Trotz der Finanznot verteilt der Staat noch immer großzügig Geld – Experten verlangen eine Kürzung per Rasenmäher-Methode

Noch nie war die Geldnot des Staats so groß wie heute – und trotzdem laufen die Politiker mit Spendierhosen durch das Land. Nicht weniger als 156 Milliarden Euro verteilen Bund, Länder, Kommunen und EU Jahr für Jahr an Firmen und Bürger – so hoch ist die Summe von Subventionen und Steuervergünstigungen. Und das bei einer Neuverschuldung, die in diesem Jahr allein beim Bund jenseits der 30 Milliarden Euro liegen dürfte. Jede dritte Steuermark wird damit für Finanzhilfen und Steuernachlässe ausgegeben. „Freigiebiger verteilen nur Portugal und Italien das Geld“, kritisiert Alfred Boss, Finanzfachmann beim Institut für Weltwirtschaft in Kiel (IfW).

Der Schaden für den Wohlstand der Bürger ist immens: Veraltete Branchen werden alimentiert und künstlich am Leben gehalten, neue Unternehmen entstehen erst gar nicht, weil die Steuerbelastung zu hoch ist. Das schmälert das Wirtschaftswachstum. Würde der Staat sämtliche Subventionszahlungen einstellen, ließe sich der Spitzensteuersatz von heute 48,5 auf 18,8 Prozent senken, der Eingangssteuersatz müsste statt 19,9 nur 7,7 Prozent betragen. Doch Finanzminister Hans Eichel sieht die Lage nicht ganz so dramatisch – in seinem Subventionsbericht kommt er nur auf eine Summe von 57 Milliarden Euro, nur ein Drittel der IfW-Summe. Der Grund: Eichel zählt Ausgaben wie etwa das Wohngeld nicht zu den marktschädlichen Subventionen, sondern zu sozialpolitisch begründeten Transfers. Und Zuschüsse an den Auslandssender Deutsche Welle oder an die Bundestagskantine verbucht das Finanzministerium nebulös unter „allgemeine Staatsaufgaben“. Ebenso unberücksichtigt lässt er Bürgschaften und öffentliche Kredite, etwa an das angeschlagene Telefonunternehmen Mobilcom.
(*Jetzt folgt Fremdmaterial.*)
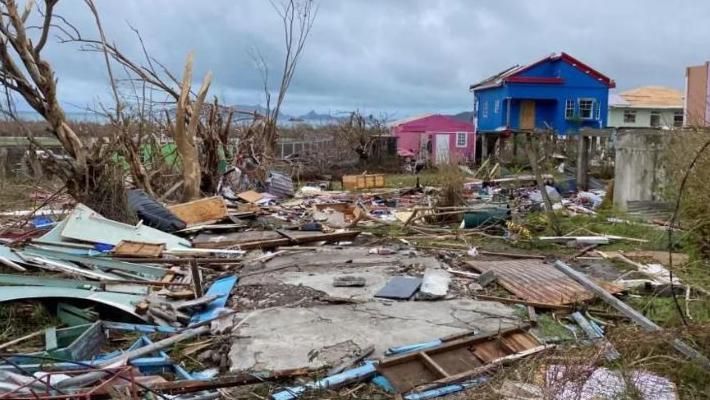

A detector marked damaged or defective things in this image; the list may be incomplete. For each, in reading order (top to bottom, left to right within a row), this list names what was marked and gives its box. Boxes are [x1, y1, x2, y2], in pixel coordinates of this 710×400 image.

torn roofing material [58, 205, 192, 248]
rusted metal sheet [464, 258, 620, 304]
torn roofing material [468, 258, 624, 304]
cracked concrete surface [231, 298, 520, 370]
broken lumber [556, 260, 710, 368]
Dabei findet sich schon in den Steuervergünstigungen, die der Staat gewährt, eine Menge Kurioses. So sind Traktoren in der Landwirtschaft von der Kraftfahrzeugsteuer befreit, Seeleute zahlen nur einen ermäßigten Lohnsteuersatz, und Hobbybrauer zahlen keine Biersteuer. Die großen Posten finden sich indes bei den direkten Finanzhilfen, die der Staat der Wirtschaft überweist – zusammen sind es laut IfW-Berechnung 116 Milliarden Euro. Darunter fallen etwa 5,5 Milliarden Euro für halbstaatliche Einrichtungen wie Krankenhäuser, drei Milliarden Euro für den Steinkohlebergbau oder 157 Millionen Euro für den Schiffbau.
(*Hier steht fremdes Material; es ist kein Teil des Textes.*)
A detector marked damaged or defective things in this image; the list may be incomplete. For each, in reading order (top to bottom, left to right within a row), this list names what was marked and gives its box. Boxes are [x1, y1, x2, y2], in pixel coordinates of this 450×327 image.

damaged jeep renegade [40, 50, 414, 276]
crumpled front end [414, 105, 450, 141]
Doch wie lassen sich die einmal begonnenen Zahlungen zurückfahren? Lobbyisten schlagen Alarm, wenn ruchbar wird, dass ihre Vorteile kassiert werden sollen. Ökonomen schlagen deshalb die Rasenmähermethode vor. „Am wirksamsten wäre eine lineare Kürzung aller Subventionen binnen fünf Jahren auf null“, findet IfW-Experte Boss. Die Wirtschaft selbst vorschlagen zu lassen, welche Zahlungen überflüssig sind, hält Boss für falsch. „Das ist eine originäre Aufgabe der Politiker – davor sollten sie sich nicht drücken, auch wenn es Ärger gibt“, sagt er.